Gill, mum has my great-great grandmother's recipe for elderflower champagne. We've never made it but granda reckons its gorgeous...
@themill, have a wonderful time. How long are you gone for?
Beta Mum, you must've been his guardian angel ...
Mya, I had a fancy for stilton after writing about it but it had all been bought by the tourists...
Mountainear, they are late lambs! What start, indeed ...
YP, sorry to disappoint, but I was also wearing PJs!!
Thankyou Lizzie, but I'm a Northern lass!
Lady M, you donate me some of your weather and I'll donate you some of mine and we will achieve that elusive happy medium!
Have you? Nothing like that down here on the Thames Riviera.
It would account for poor old WITN and Rilly though...
misty it may be, but it's broiling down here - I have just finished my animal feeding and sorting rounds and could only stand to do it in thin cotton nightie and wellies. 93% humidity or summat ghastly like that. No mushrooms yet, but they will come.
Absolutely freezing up here too. I'm typing this in sheepskin boots with the heating on and feeling somewhat cheated. I know climate change is a bad thing but I did hope that global warming might make the Edinburgh weather a bit more bearable. At this rate rate I shall have to stop bitching about the school-run mummies in their SUVs and buy one myself in an attempt to chivvy it along a little.
Yummy! Reminds me of going Chantrelle picking when I was a kid. I was alway terrified that we had picked a Jack o Lantern by mistake and that mom had missed it when she checked before cooking them...Obviously we did'nt or she did'nt as I am here to write this comment...
I'm always fearful of mushrooms, frightened they might turn out to be magic or something.

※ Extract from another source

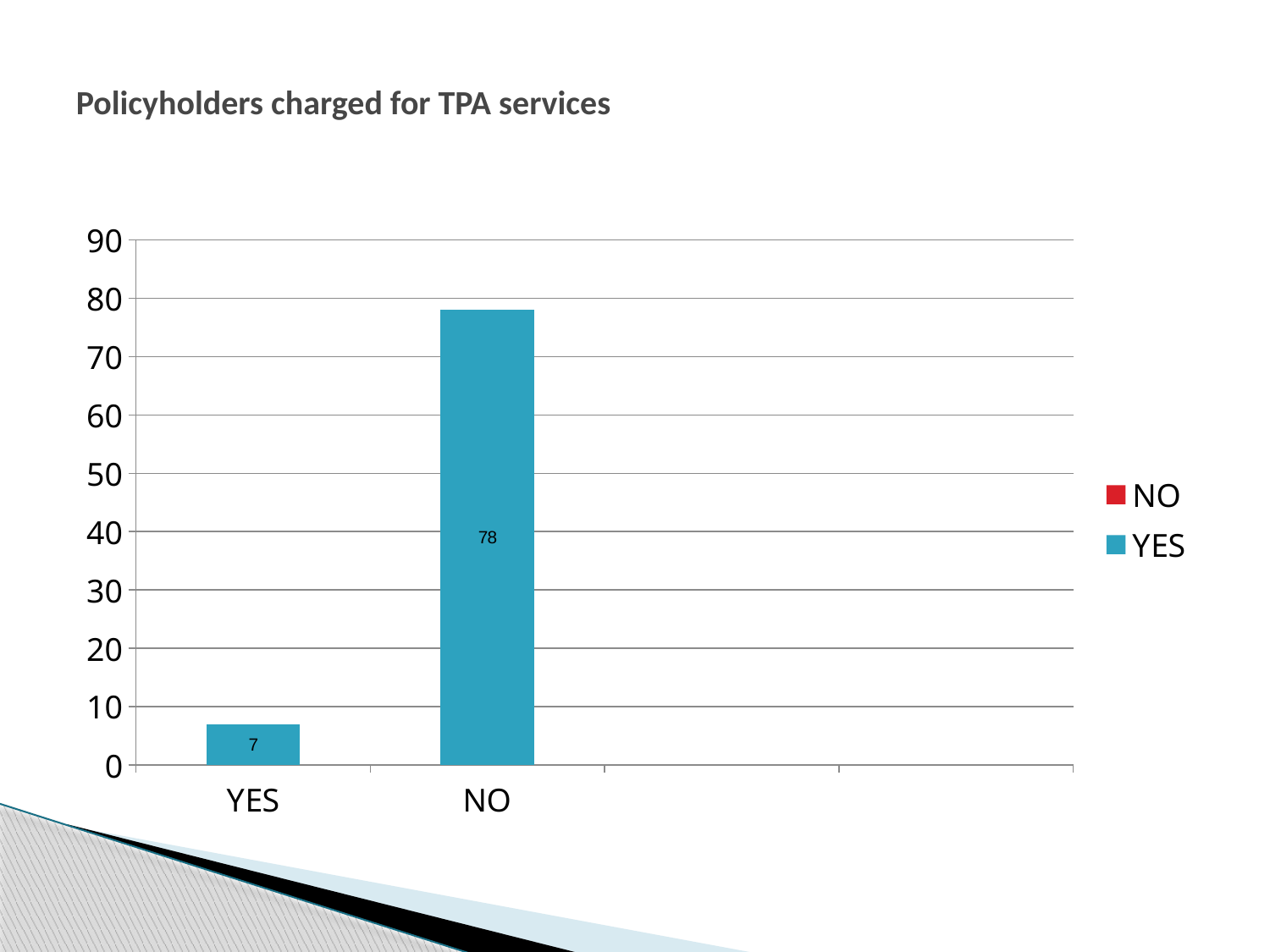
Which category has the highest value? NO What kind of chart is shown? bar chart Is the value for NO greater or less than 70? greater How many categories are shown on the x axis? 2 Which category has the lowest value? YES Which is larger, the value for YES or the value for NO? NO What is the value for YES? 7 What is the value for NO? 78 How many entries does the legend list? 2 What is the title of the slide? Policyholders charged for TPA services What is the difference between the values for NO and YES? 71 Is the value for YES greater or less than 10? less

I wear thermal socks every night. Can't sleep without 'em.
And where do you hunt? They come across our land, just wondered..
Mmmm... mushrooms, reminds me of the Cevennes hills in September. Yes, autumn, you're quite right. Have to agree with Vanessa (we live in same city) that weather a couple of hundred miles north from you is even worse. So bad, in fact, we may scupper plans for thrifty Scottish holiday near home and resort to a cheap flight somewhere sunny.
I'll have to be brief with this as there isn't mushroom left in the comment box.
SAHD, you'll get yours, just wait and see... nearly Wimbledon time isn't it?
Mopsa, ghastly is such an under-used word!
Vanessa, I stupidly wore sandals to work today. I can be such a fool ...
DJ, that's part of the frisson ...
CJ, I'm clueless about the ones in woods but ones in the fields are pretty straightforward and untoadstool-lie. The Percy - but only lcoal due to lack of transport.. although my tweed jacket has been out with the West Percy too!
Motheratlarge, we're not actually that far apart - I'm around 25 miles south of the border and half my family comes from Edinburgh...
Brom, there's as mushroom as you like!
You are making me hungry lovely girl!
DM
Oh dear - that sounded rather suggestive - I just meant I fancied some cheese on toast!
A forager, how wonderful, we must share tips. You should combine some of your mushrooms with some of the roadkill we drive past every day. Pickled Hedgehog thighs are exceptional with puffballs.